The Witcher 3 é feminista, só que não?

Pessoa atualizada que sou, zerei esses dias, no meu querido PS4, The Witcher 3: Wild Hunt - jogo lançado em 2015 e aclamado até hoje como um dos melhores RPGs da história dos videogames. Baseando-me na experiência que tive com o jogo, não tenho nenhum problema em aceitar essa afirmação: o troço é muito bom mesmo, fiquei vidrada nele por mais de 180 horas (feito que antes só Persona 5 havia realizado) e me diverti horrores - os personagens são cativantes; as histórias, tanto na main quest quanto nas side quests, são incríveis e bem elaboradas; e os gráficos são excelentes. Meu único ponto negativo: morria de medo e de aflição a todo momento, porque o universo de The Witcher é cruel e as criaturas com que você luta são terríveis e cada contrato para matar um monstro fazia com que eu me sentisse em um filme de terror, e eu não gosto de filmes de terror. Ah. Tem a questão das mulheres também.


É disso que eu quero realmente falar.


Não estarei lidando com spoilers aqui, só questões pontuais que acredito não afetarem a experiência de quem nunca teve contato com a história.


Vou narrar cronologicamente minhas reflexões conforme elas foram surgindo na minha gameplay (nem sei se estou usando o termo no jeito certo lol):


- Praticamente todas as mulheres em The Witcher, sejam protagonistas ou apenas NPCs secundárias, são muuito bonitas (e esse não é o problema).






yennefer, crush level máx



Sério, são “modelo da Victoria’s Secret” nível de bonita. Essa compreensão veio a mim principalmente quando fiz uma simples quest que precisava falar com a mulher de um açougueiro aleatório.
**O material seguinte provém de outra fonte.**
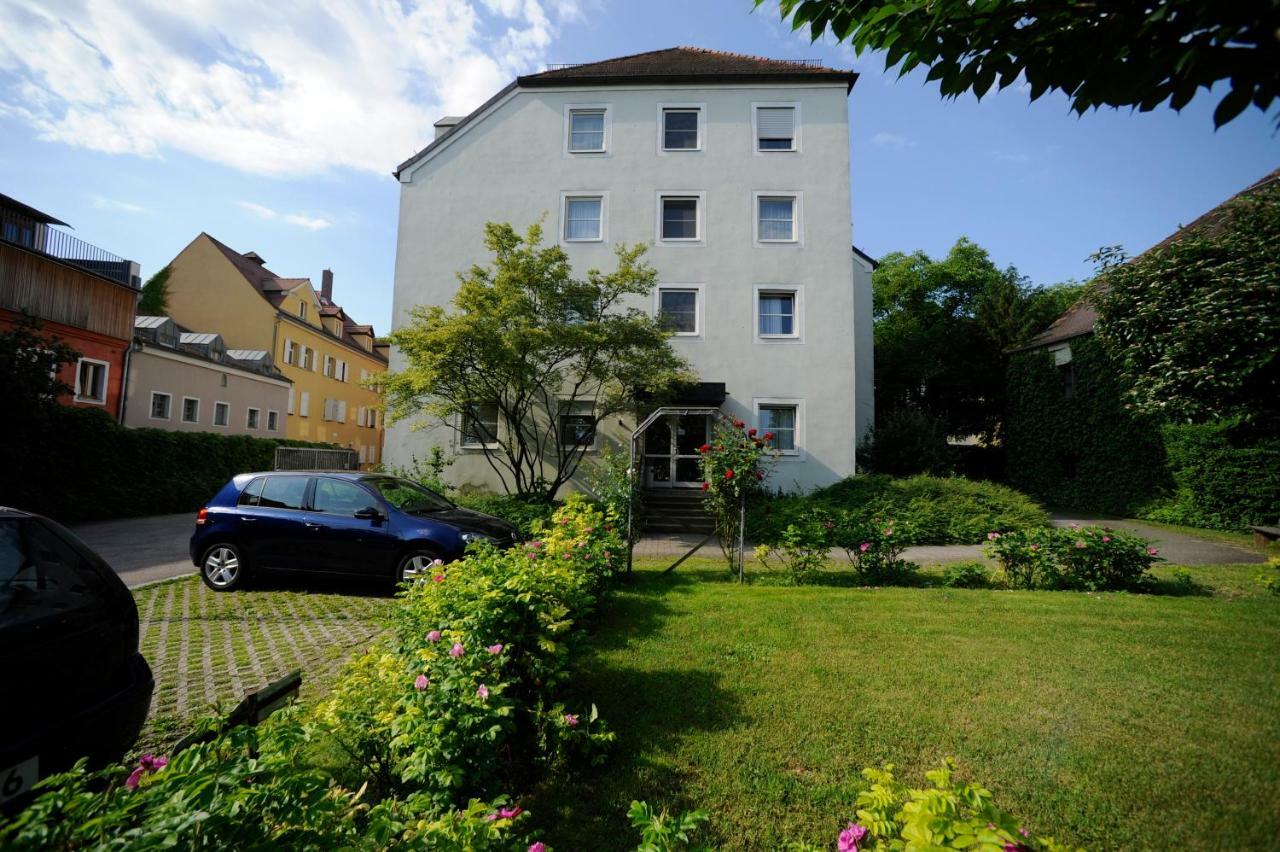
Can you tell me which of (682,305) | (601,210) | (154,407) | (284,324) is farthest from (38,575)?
(284,324)

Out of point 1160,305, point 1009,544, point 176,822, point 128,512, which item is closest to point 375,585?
point 176,822

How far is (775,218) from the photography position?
714 inches

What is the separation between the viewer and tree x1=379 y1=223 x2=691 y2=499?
12.8 metres

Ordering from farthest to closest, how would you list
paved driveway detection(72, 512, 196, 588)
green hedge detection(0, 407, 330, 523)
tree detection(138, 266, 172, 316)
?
tree detection(138, 266, 172, 316) → green hedge detection(0, 407, 330, 523) → paved driveway detection(72, 512, 196, 588)

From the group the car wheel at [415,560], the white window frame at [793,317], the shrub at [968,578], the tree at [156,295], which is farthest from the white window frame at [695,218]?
the tree at [156,295]

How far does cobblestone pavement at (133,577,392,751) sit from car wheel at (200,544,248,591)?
0.15m

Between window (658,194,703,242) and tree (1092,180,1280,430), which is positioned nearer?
tree (1092,180,1280,430)

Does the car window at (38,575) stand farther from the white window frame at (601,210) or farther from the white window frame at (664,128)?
the white window frame at (664,128)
A mulher do açougueiro:














O nome dela é Glenna, a qual só possui uma cena

de diálogo durante todo o jogo, no traje típico de

uma camponesa polonesa do século XIII


- mas, hmm... como dizer isso - a beleza masculina do jogo é bem mais pé no chão e por isso não chega nem perto da feminina (e este é meio que o problema kk).

caras que eu sinto que poderia encontrar na rua de boas e não necessariamente em uma passarela em Milão (e talvez não com aquele cabelo tigelinha ali)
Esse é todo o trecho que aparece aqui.